All lines from the one with "kingdom: Animalia" to the end of the entries below must be written out exactly. Leave out any other line.
##### Data for analysis #####
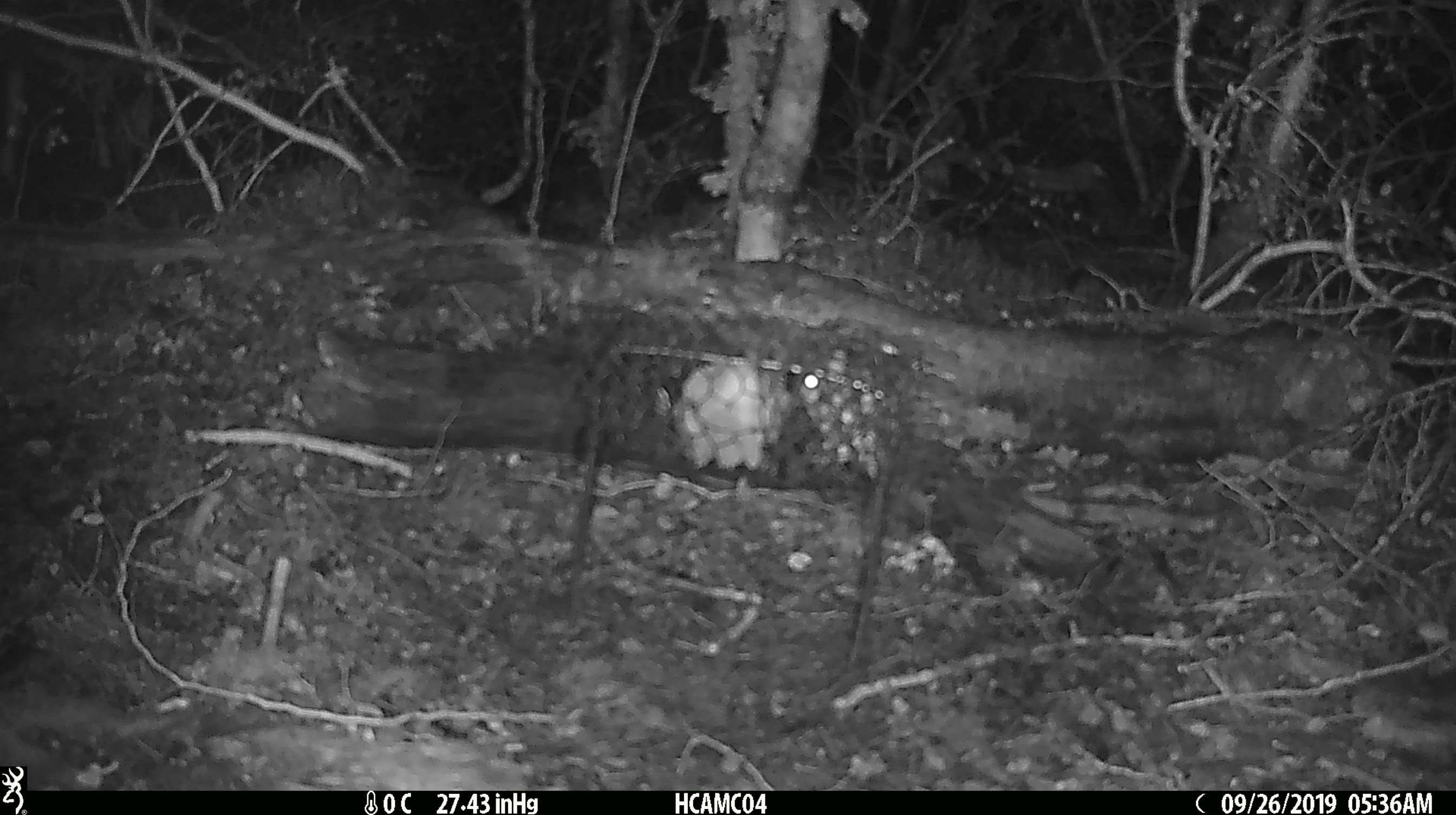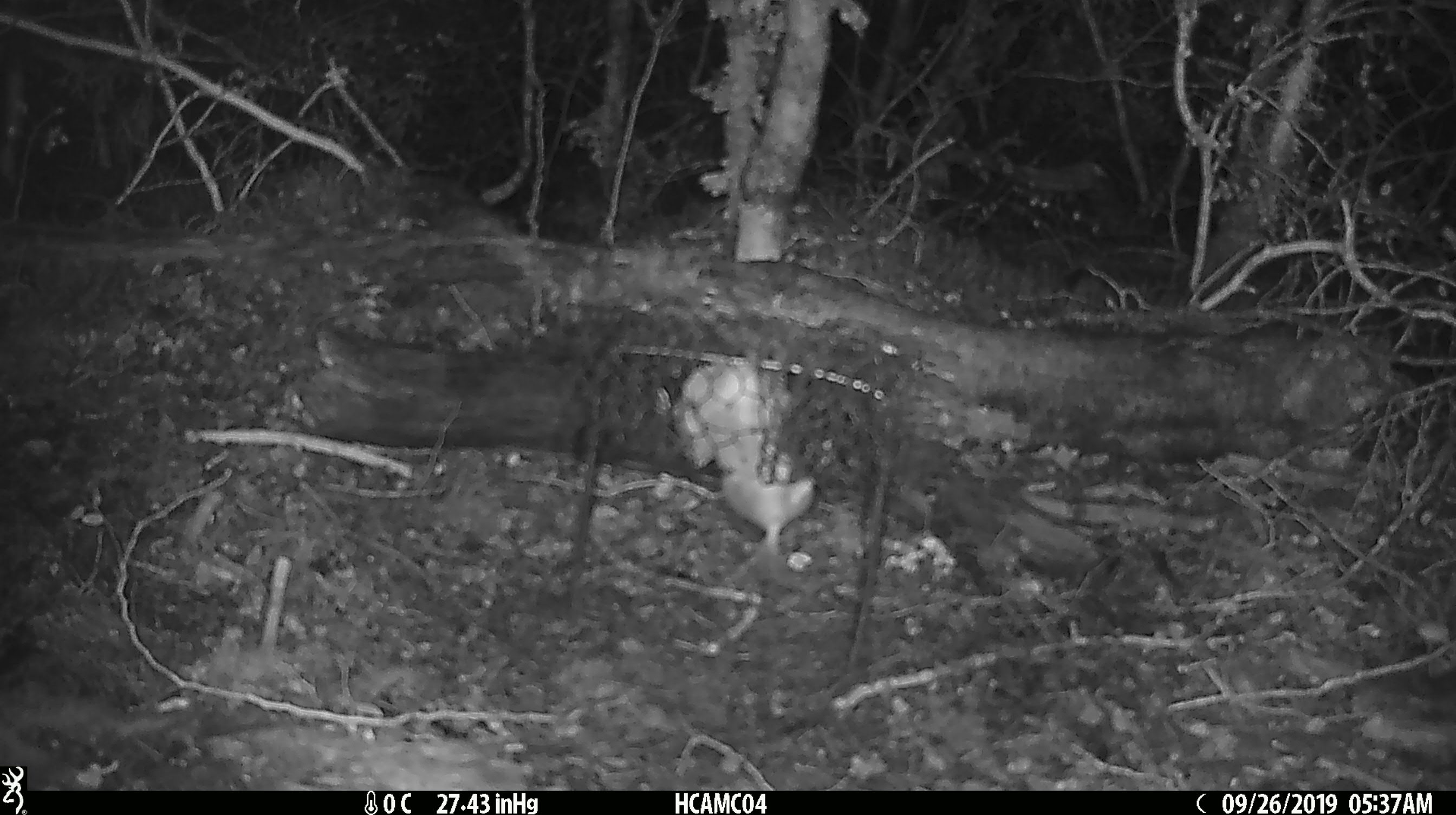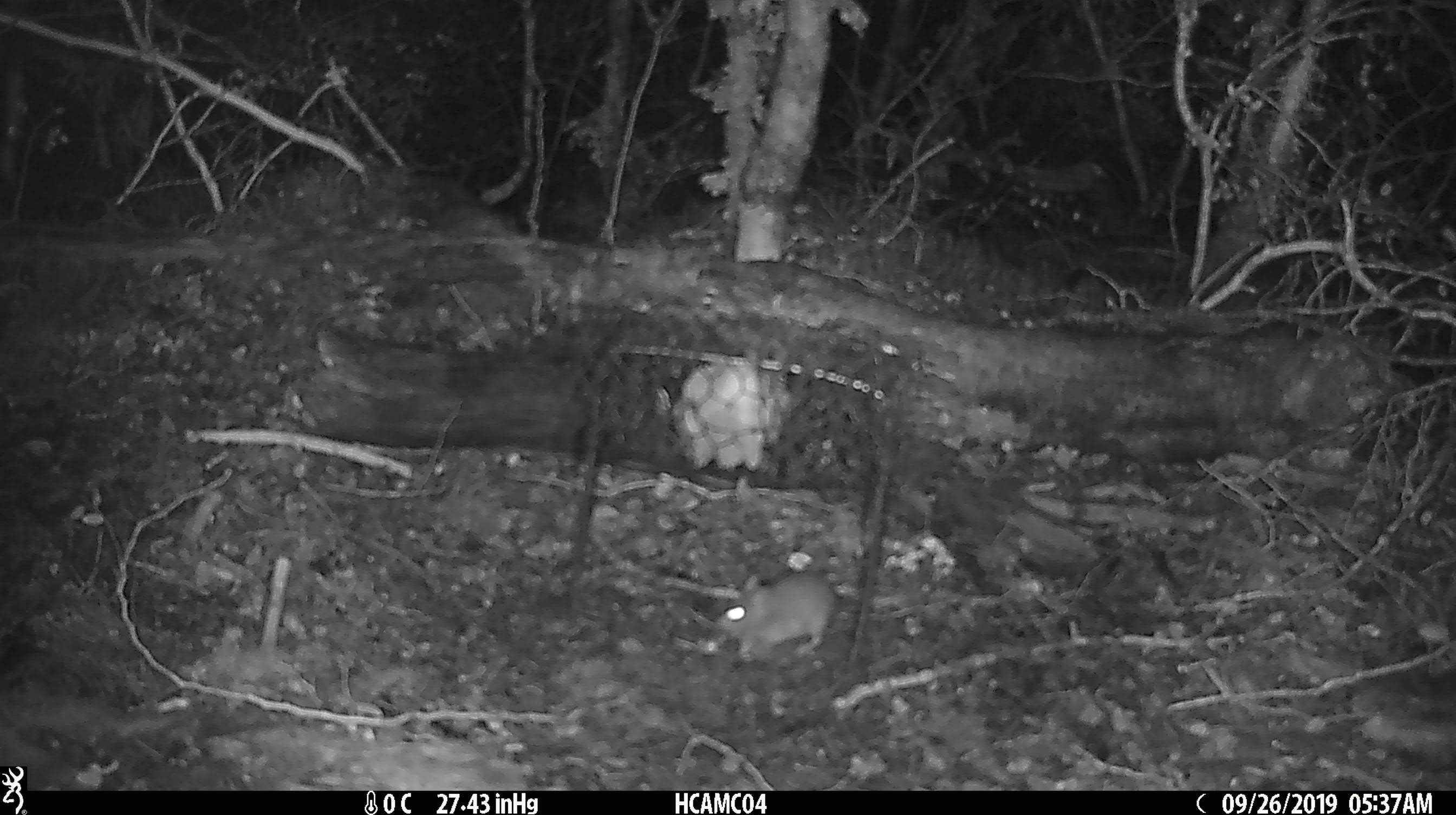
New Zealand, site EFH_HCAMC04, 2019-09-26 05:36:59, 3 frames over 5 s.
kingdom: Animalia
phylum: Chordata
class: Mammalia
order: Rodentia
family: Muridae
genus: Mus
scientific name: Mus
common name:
#####
- **Exercise solution**:
kingdom: Animalia
phylum: Chordata
class: Mammalia
order: Rodentia
family: Muridae
genus: Mus
scientific name: Mus
common name:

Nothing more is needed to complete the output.